The ‘bag man’ Mick Artistic, from the Independent, 1994
21st January 1994
Independent, Outside Edge, Friday 21 January 1994: Dominic Cavendish on the ‘bag man’ Mick Artistic
When night falls over Leeds, Mick Artistic gets into his car, a battered red Rover, drives to any pub that takes his fancy and goes inside to ‘bag’ people.
Not for Artistic the cold vigil of the street portraitist or the lonely corner of a craft fair. Artistic (born Mick Gallagher) does not wait for his models to come to him, he hunts them down with his biro. ‘What I do is walk straight up to someone and say ‘Excuse me, I’m Mick Artistic. I draw people on paper bags. Can I draw you?’ ‘ He offers something that his fellow artists cannot – shopping bags individually tailored for his sitters. ‘I had a vision of people walking round with their own bags instead of advertising Tesco or whatever. If someone picked up their bag by mistake they could say, ‘That’s my bag, it’s got my face on it’.’
Artistic had this vision 10 years ago in a baker’s in Ireland when he was an unemployed fine arts graduate – he has been scratching a living from bags ever since. Acceptance of the idea in Leeds has, however, been gradual – he only began ‘bagging full-time’ three years ago. Perhaps this is due to the fact that the A3-size brown paper bags (‘the old-fashioned sort with the serrated edge on top’) aren’t ideal receptacles for high street purchases.
At 38, Artistic is more concerned these days with the risks he takes when approaching potential clients than whether or not they stump up the pounds 25 fee. ‘It was never going to please the masses,’ he asserts. Although he has ‘bagged’ people in offices, dry-cleaners and fire stations, he relishes the roughest areas of town. ‘Sometimes I’ll be frightened to death ‘cos I’ll go up to a big gang of skinheads and offer to do a bag just to see what happens. It gets the adrenalin going.’ While drawing his subjects, which takes an average of 10 minutes, he also draws out their life stories. His finest hour was when he bagged a bag lady at King’s Cross.

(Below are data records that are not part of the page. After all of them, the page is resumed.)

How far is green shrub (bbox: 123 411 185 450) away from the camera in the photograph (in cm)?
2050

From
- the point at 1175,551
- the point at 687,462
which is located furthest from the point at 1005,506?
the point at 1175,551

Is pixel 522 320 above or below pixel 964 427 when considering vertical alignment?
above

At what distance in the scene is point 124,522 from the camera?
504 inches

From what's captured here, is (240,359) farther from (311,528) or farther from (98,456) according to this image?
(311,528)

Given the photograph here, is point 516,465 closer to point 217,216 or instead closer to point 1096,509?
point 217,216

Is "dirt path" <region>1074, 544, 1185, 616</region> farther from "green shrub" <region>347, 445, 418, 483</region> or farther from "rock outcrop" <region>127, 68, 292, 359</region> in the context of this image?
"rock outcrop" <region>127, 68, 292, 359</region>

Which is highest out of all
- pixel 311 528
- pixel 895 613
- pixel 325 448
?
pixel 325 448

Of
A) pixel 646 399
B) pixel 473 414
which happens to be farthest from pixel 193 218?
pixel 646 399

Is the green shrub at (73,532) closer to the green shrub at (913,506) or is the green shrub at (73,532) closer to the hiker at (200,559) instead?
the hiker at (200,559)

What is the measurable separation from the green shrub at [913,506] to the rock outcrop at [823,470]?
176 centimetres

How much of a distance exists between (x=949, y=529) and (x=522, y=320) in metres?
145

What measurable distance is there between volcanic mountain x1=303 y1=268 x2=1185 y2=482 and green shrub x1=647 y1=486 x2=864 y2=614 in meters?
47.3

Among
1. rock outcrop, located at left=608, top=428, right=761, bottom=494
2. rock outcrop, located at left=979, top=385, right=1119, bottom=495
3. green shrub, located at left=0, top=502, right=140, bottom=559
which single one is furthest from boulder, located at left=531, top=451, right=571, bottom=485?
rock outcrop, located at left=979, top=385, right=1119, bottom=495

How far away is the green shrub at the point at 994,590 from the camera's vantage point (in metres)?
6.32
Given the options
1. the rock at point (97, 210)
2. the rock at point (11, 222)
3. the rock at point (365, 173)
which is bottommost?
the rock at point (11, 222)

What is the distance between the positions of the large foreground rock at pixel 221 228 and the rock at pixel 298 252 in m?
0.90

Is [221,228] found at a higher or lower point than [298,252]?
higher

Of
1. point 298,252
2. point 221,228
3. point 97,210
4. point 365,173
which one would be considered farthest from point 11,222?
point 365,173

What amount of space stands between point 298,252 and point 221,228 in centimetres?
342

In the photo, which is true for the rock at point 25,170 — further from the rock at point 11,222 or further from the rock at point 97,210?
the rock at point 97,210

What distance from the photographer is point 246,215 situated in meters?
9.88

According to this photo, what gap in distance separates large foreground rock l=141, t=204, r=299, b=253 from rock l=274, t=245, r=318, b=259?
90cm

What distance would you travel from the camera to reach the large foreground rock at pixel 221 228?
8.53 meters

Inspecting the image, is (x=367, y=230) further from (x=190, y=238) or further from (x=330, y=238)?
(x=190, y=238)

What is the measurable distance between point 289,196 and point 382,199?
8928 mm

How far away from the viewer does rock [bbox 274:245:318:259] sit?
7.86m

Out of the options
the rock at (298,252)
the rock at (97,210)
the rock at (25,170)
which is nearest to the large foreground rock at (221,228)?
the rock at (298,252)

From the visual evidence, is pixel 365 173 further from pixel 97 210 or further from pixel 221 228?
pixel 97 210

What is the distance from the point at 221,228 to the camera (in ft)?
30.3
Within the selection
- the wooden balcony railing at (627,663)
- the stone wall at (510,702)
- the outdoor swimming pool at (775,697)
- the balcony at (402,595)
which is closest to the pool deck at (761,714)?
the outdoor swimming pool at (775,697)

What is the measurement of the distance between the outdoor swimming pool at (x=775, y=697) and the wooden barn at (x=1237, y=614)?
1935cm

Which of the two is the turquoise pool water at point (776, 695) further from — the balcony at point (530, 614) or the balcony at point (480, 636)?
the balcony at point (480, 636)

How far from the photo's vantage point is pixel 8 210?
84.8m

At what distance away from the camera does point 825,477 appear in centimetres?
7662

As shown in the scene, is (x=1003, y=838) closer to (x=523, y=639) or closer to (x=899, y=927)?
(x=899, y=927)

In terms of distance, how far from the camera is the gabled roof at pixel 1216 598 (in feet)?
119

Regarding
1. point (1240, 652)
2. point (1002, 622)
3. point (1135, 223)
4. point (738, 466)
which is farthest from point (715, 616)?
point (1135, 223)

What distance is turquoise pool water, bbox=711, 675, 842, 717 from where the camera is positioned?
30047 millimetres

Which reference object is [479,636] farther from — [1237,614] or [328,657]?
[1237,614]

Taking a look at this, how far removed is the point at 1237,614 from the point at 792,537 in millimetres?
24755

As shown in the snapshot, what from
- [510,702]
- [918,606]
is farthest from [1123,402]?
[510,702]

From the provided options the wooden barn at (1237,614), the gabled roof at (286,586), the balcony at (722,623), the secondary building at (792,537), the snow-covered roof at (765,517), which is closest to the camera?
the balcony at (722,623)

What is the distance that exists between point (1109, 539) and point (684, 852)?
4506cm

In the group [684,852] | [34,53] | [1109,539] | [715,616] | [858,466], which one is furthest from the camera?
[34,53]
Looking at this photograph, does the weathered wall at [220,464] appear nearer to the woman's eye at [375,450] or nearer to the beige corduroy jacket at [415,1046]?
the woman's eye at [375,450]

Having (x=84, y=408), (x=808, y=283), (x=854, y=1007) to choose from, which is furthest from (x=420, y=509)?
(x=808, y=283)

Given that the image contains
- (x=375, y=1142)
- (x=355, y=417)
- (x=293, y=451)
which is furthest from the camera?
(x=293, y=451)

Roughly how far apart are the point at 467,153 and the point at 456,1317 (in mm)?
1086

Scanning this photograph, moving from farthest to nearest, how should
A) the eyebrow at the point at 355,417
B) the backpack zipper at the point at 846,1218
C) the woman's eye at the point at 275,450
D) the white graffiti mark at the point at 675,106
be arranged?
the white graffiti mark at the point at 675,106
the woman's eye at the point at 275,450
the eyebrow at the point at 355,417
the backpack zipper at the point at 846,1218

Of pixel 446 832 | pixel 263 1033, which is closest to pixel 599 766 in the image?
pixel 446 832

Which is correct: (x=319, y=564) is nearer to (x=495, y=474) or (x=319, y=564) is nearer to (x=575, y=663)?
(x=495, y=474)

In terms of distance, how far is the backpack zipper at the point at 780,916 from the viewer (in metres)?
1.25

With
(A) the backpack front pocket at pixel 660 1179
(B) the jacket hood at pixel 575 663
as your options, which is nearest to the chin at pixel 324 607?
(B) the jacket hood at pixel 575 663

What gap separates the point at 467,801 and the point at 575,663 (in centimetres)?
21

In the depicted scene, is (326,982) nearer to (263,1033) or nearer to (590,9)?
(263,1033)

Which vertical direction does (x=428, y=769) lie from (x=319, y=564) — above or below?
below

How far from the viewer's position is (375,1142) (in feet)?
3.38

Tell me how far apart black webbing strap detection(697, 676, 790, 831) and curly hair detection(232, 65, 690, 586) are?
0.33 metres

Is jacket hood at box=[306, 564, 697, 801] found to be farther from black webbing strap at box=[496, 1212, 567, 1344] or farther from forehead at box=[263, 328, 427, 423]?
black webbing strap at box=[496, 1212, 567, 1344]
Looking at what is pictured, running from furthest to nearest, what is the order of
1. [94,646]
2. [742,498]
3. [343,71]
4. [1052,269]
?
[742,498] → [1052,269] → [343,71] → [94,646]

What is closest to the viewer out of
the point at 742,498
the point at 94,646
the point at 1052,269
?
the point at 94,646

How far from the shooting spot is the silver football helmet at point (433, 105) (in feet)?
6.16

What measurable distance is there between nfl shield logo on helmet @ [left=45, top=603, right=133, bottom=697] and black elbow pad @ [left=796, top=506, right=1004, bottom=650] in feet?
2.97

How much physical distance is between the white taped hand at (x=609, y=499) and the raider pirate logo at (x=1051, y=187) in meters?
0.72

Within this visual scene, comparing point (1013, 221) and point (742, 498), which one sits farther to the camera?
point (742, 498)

‘She was terrorising the station. I spent three hours calming her down and drawing her. She had albino hair and an enormous fur coat. When I eventually showed her the bag, she tore it in half and screamed, ‘That’s not me.’ ‘
Artistic is still unwavering in his belief that ‘bagging’ has the power to calm down the tensest situation, yet his artwork is becoming increasingly provocative. He has recently taken to doing abstract portraits, using felt tips, markers and chalks as well as biros. ‘I give people purple hair, red eyes and blue lips. It’s quite funny when you’ve got a 16-stone fellow sitting there saying, ‘This had better be good this’, and you give them a multicoloured jacket and no ears.’
To date he has not been ‘bottled’ for his cheeky likenesses. ‘There’s normally a big silence when they see the finished product. Then they sort of reach out. A lot of people say to me, ‘I don’t like your work but I admire you for what you’ve done’.’
In the last 18 months, Artistic’s work has gained a degree of recognition with four local exhibitions, the most recent at Leeds City Art Gallery Library in December. But the artist has little time for galleries. ‘I catch people in the wild,’ he says. ‘The sort who would never go into an art gallery, let alone have their portrait taken.’ Bags, reckons Artistic, are as close as we’ll ever get to a classless society. ‘No matter how rich you are, you’re going to end up on a paper bag,’ he says cheerfully.